Every DevOps tool has different capabilities. Some offerings focus on communication and functionality or project and data management, but they all fall short of being an end-to-end, multi-cloud solution for the entire software development life cycle. However, GitLab offers more than a toolset. It is the One DevOps Platform that integrates all the tools DevOps teams need to scale, secure, and deliver software faster.

Testing aids shift left efforts because it allows developers to test their code for vulnerabilities and revise it before sending it to security team members, improving workflows and the software pipeline overall.

devmio: AI and ML are becoming more important in the IT world. Can you tell us how they are part of today’s DevOps teams and how they are used to make everyday tasks easier?

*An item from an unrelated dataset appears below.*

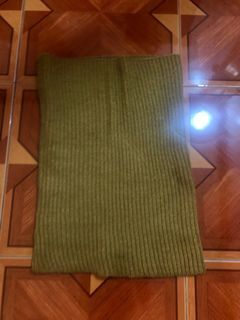 (Category: ) located in . Submitted by bmorig (Listing ID 1340739885, Image 1). Description: .
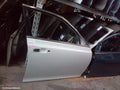 CHRYSLER 300C RIGHT FRONT DOOR, LX2, 07/2012 - 12/2021 - Image 1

Brendan O'Leary: Today, 31% of teams are using AI/ML for code review, double where we were at last year (15%). Additionally, 37% of teams are using AI/ML in software testing, and 20% plan to introduce it this year.

AI/ML is becoming especially valuable to security professionals since AI/ML systems can be trained to detect and respond to threats. Test automation is growing quite common and ModelOps is growing in popularity, with 62% of survey takers already practicing ModelOps today. We’re excited to see AI/ML’s role continue growing in DevOps and driving value for organizations.

devmio: With the vast majority of teams “shifting left” and constantly-expanding dev roles, how has the daily life of a developer changed?

Brendan O'Leary: Between shifting responsibilities, the pandemic, security threats, culture changes, and complex tech learning curves, devs were placed under a lot of stress in the last couple years. Developer roles continue to shift in all directions, taking on more responsibility for security, as well as traditional ops responsibilities. Over one third of dev respondents are instrumenting their code for production monitoring, creating infrastructure for their app runs on, monitoring their infrastructure, and remaining on-call for app production alerts – activities that used to be reserved for ops professionals.

Additionally, with their expanding roles, dev toolchains are more sprawling than ever before, and they are spending more time than ever before managing these toolchains. 2 in every 5 developers spend up to half of their time maintaining and integrating complex toolchains, pointing to organizational needs for a single, unified DevOps platform.